BE IT ENACTED BY THE LEGISLATURE OF THE STATE OF MINNESOTA:

Section 1.

Minnesota Statutes 2006, section 256B.69, subdivision 23, is amended to
read:


Subd. 23.

Alternative services; elderly and disabled persons.

(a) The
commissioner may implement demonstration projects to create alternative integrated
delivery systems for acute and long-term care services to elderly persons and persons
with disabilities as defined in section 256B.77, subdivision 7a, that provide increased
coordination, improve access to quality services, and mitigate future cost increases.
The commissioner may seek federal authority to combine Medicare and Medicaid
capitation payments for the purpose of such demonstrations and may contract with
Medicare-approved special needs plans to provide Medicaid services. Medicare funds and
services shall be administered according to the terms and conditions of the federal contract
and demonstration provisions. For the purpose of administering medical assistance funds,
demonstrations under this subdivision are subject to subdivisions 1 to 22. The provisions
of Minnesota Rules, parts 9500.1450 to 9500.1464, apply to these demonstrations,
with the exceptions of parts 9500.1452, subpart 2, item B; and 9500.1457, subpart 1,
items B and C, which do not apply to persons enrolling in demonstrations under this
section. An initial open enrollment period may be provided. Persons who disenroll from
demonstrations under this subdivision remain subject to Minnesota Rules, parts 9500.1450
to 9500.1464. When a person is enrolled in a health plan under these demonstrations and
the health plan's participation is subsequently terminated for any reason, the person shall
be provided an opportunity to select a new health plan and shall have the right to change
health plans within the first 60 days of enrollment in the second health plan.
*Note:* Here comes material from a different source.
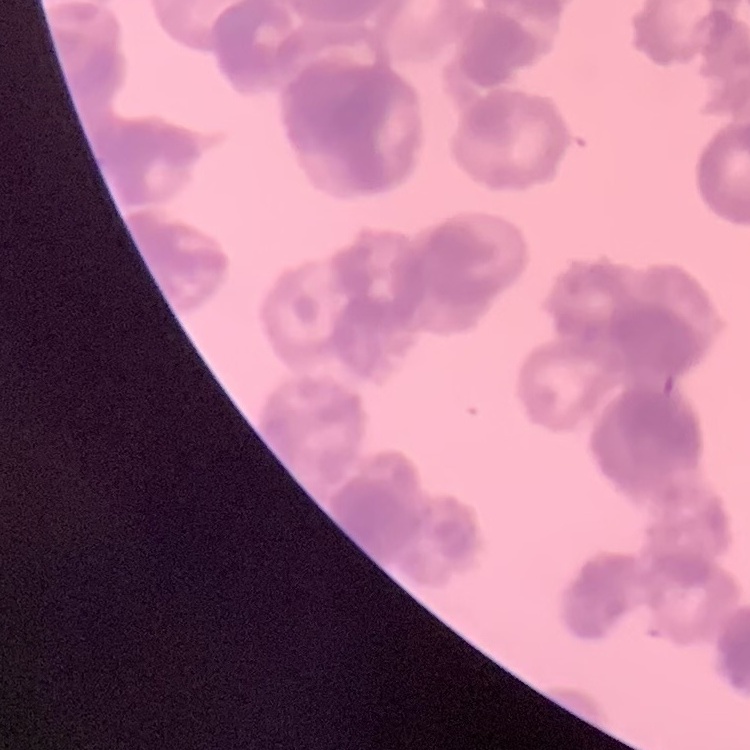
The red blood cells show rouleaux formation. Thin blood film. One tile cut from a larger photomicrograph. Stained with either Field's or Giemsa.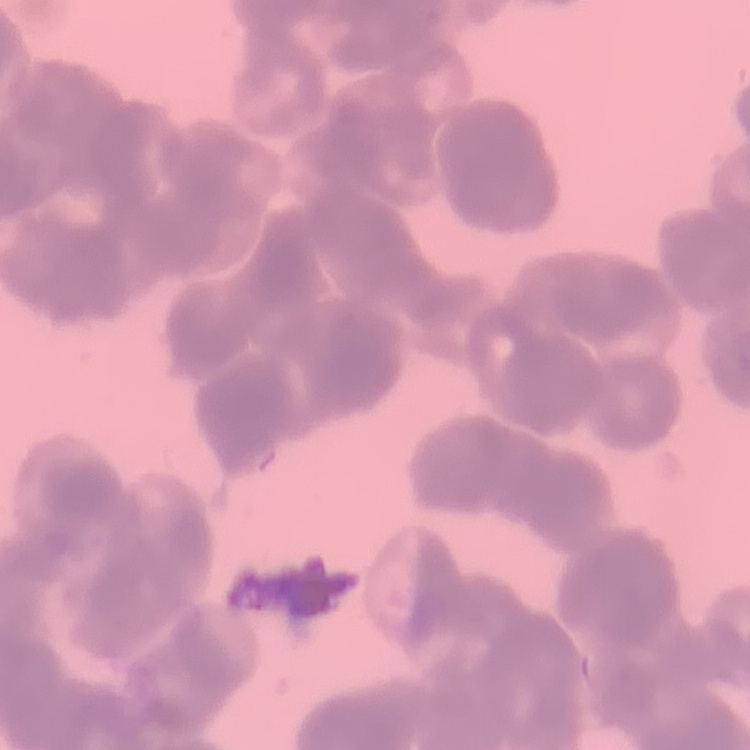

The red blood cells show rouleaux formation. One tile cut from a larger photomicrograph. Field's or Giemsa stain. Thin blood smear.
Persons
required to participate in health plans under this section who fail to make a choice of
health plan shall not be randomly assigned to health plans under these demonstrations.
Notwithstanding section 256L.12, subdivision 5, and Minnesota Rules, part 9505.5220,
subpart 1, item A, if adopted, for the purpose of demonstrations under this subdivision,
the commissioner may contract with managed care organizations, including counties, to
serve only elderly persons eligible for medical assistance, elderly and disabled persons, or
disabled persons only. For persons with a primary diagnosis of developmental disability,
serious and persistent mental illness, or serious emotional disturbance, the commissioner
must ensure that the county authority has approved the demonstration and contracting
design. Enrollment in these projects for persons with disabilities shall be voluntary. The
commissioner shall not implement any demonstration project under this subdivision for
persons with a primary diagnosis of developmental disabilities, serious and persistent
mental illness, or serious emotional disturbance, without approval of the county board of
the county in which the demonstration is being implemented.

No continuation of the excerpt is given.